Colour-coded projections floated in the air around the creature, simultaneously revealing his inner structure. The Bandati species were bipedal, about the same size and approximate shape as a young human adult – and there the similarity ended. The scout's four primary limbs, apart from the wings, were long and narrow, the arms tapering to long, fine fingers, while his narrow, deceptively frail-looking frame was coated in fine dark hairs. The skull was like an oval laid on its side, the mouth small and puckered, while the skin, on closer inspection, had the appearance and texture of tightly coiled black rope. But the first things one noticed above all else were the iridescent, semi-translucent wings that entirely dwarfed the rest of the creature's frame.
If Trader had ever seen a terrestrial bat, he might have recognized a certain passing resemblance. Even now, the scout's tiny mouth twisted in a shrill of agony as a shimmering blade of energy sliced into the ligatures and bony struts connecting one of his five remaining wings to his upper body.

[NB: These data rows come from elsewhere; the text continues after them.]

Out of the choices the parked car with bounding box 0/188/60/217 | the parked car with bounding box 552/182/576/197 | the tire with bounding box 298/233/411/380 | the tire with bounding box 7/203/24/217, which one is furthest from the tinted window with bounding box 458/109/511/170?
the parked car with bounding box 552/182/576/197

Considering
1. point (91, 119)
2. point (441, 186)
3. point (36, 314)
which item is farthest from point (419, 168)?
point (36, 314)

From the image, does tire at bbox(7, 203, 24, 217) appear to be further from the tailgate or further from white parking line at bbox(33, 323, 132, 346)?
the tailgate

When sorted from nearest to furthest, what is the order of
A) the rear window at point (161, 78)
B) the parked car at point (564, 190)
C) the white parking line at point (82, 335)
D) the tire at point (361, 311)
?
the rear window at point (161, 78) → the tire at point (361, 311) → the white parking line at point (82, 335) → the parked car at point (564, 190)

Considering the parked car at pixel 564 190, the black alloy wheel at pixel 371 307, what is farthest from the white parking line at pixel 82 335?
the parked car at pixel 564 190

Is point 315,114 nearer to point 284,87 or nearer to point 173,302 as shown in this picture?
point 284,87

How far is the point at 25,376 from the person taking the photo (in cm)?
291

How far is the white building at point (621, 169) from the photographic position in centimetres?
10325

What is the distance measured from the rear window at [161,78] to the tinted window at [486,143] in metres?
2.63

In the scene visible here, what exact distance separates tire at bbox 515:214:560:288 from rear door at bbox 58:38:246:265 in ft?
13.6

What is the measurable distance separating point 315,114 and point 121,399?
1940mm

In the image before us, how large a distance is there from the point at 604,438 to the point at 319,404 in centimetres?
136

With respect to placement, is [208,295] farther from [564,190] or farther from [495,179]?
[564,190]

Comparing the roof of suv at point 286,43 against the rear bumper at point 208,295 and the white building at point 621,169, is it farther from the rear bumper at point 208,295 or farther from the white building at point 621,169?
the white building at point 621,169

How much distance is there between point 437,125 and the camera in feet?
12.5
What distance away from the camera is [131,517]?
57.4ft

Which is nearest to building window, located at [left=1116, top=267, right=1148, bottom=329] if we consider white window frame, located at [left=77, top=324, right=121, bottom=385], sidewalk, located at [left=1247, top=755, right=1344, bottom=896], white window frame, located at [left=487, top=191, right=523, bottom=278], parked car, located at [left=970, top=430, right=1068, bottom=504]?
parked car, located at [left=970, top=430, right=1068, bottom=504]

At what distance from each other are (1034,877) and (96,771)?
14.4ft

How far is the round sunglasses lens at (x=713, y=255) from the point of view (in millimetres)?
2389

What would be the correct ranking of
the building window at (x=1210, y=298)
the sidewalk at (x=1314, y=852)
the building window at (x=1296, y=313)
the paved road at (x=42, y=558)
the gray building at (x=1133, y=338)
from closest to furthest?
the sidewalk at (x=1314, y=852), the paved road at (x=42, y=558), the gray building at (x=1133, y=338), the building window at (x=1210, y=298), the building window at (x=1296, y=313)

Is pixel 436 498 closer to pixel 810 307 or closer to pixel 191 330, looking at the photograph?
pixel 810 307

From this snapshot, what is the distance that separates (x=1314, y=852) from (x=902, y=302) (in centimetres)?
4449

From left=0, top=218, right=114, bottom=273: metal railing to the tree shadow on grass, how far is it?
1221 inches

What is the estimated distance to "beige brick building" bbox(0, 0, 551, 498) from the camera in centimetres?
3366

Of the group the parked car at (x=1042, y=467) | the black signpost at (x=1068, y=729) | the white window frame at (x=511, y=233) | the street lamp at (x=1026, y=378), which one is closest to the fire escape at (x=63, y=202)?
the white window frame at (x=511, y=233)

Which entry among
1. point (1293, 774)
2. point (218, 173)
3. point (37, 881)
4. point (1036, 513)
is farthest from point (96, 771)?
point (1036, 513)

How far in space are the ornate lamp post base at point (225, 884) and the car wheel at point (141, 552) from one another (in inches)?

The eyes, rather than being compound in the manner of the insects the Bandati had been partly modelled after, were round black orbs mounted in a fur-covered face that featured a variety of exotic sense organs designed – tens of millennia before – by the Bandati's legendary predecessors. Their lungs were equipped to draw in extraordinary quantities of oxygen to power them while in flight.
Trader watched the proceedings from a vantage point just outside the interrogation chamber's entrance, where the ship's liquid atmosphere was maintained at pressures substantial enough to crush an unprotected human – should any have ventured within a few thousand light-years – and was prevented from re-flooding the chamber by a shaped energy field spanning the entrance.